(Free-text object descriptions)

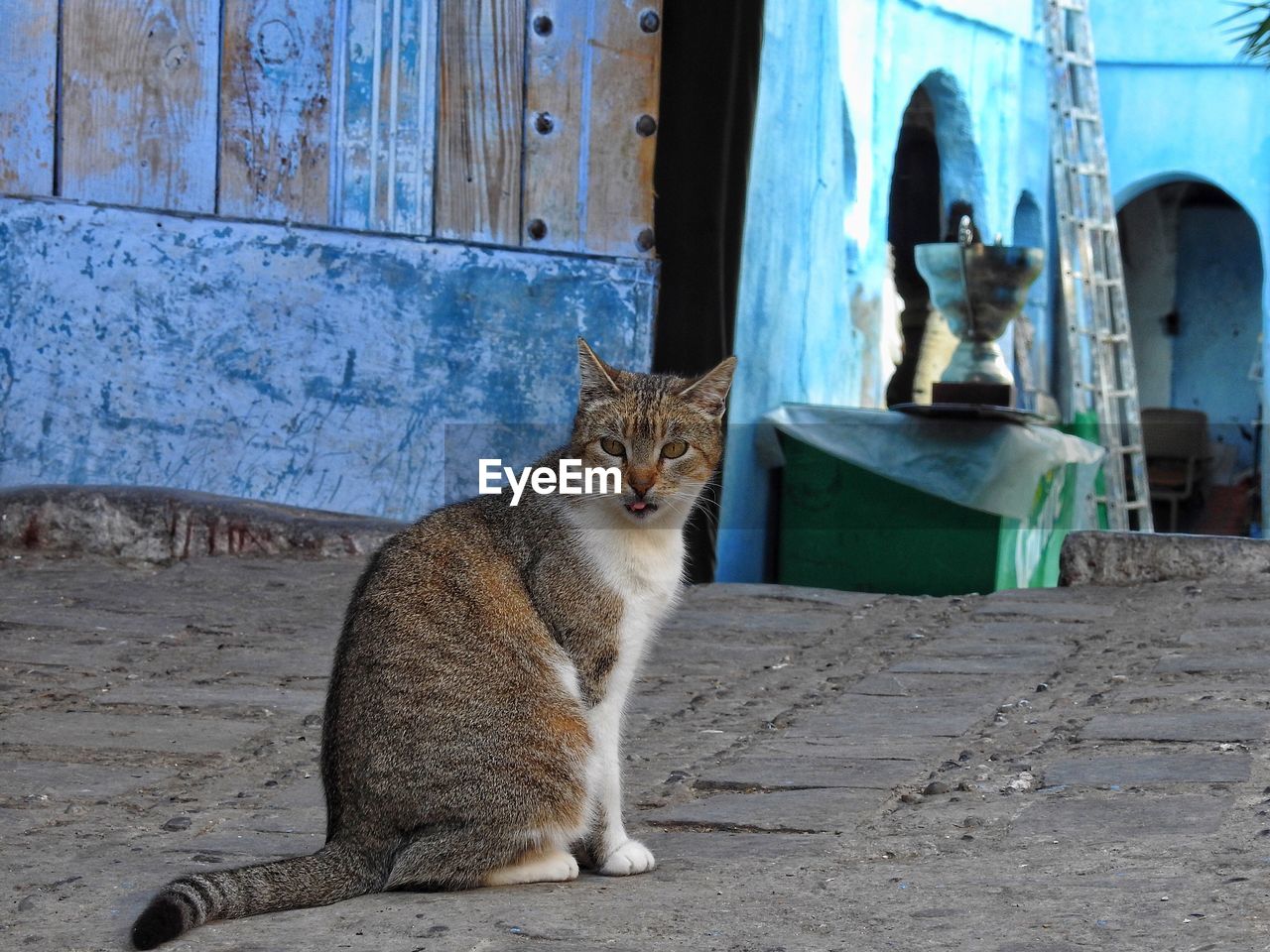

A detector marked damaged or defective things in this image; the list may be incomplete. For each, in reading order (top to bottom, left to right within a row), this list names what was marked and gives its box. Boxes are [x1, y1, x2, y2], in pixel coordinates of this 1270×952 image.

peeling paint on wall [0, 196, 655, 518]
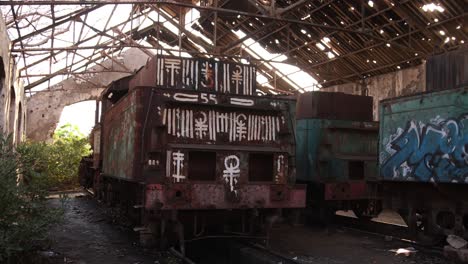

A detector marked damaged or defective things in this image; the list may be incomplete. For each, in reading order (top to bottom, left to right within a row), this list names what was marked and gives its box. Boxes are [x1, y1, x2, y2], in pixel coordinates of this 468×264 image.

rusted metal panel [130, 55, 258, 96]
rusty metal sheet [130, 55, 258, 96]
rusted metal panel [428, 47, 468, 92]
rusty metal sheet [428, 47, 468, 92]
rusted metal panel [296, 90, 372, 120]
rusty metal sheet [296, 91, 372, 121]
rusty locomotive [80, 55, 308, 250]
rusted metal panel [146, 183, 308, 209]
rusty metal sheet [146, 183, 308, 209]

:: Problem description ::
Write the lines above out again exactly, without any of their pictures.

:: Written response ::
A detector marked damaged or defective things in this image; the list may be incomplete. For each, in reading order (top to bottom, left to right within a row), this list names what was marked and gives its box. Boxes are [x1, y1, x2, y2], in pixel coordinates of this 1270×952 image.

peeling paint on wall [0, 196, 655, 518]

A detector marked damaged or defective things in this image; the list may be incomplete. For each, in reading order (top to bottom, left to right within a row), this list names what was marked and gives its box. Boxes are [x1, y1, x2, y2], in pixel coordinates of this 468×264 image.

rusted metal panel [130, 55, 258, 96]
rusty metal sheet [130, 55, 258, 96]
rusted metal panel [428, 47, 468, 92]
rusty metal sheet [428, 47, 468, 92]
rusted metal panel [296, 90, 372, 120]
rusty metal sheet [296, 91, 372, 121]
rusty locomotive [80, 55, 308, 250]
rusted metal panel [146, 183, 308, 209]
rusty metal sheet [146, 183, 308, 209]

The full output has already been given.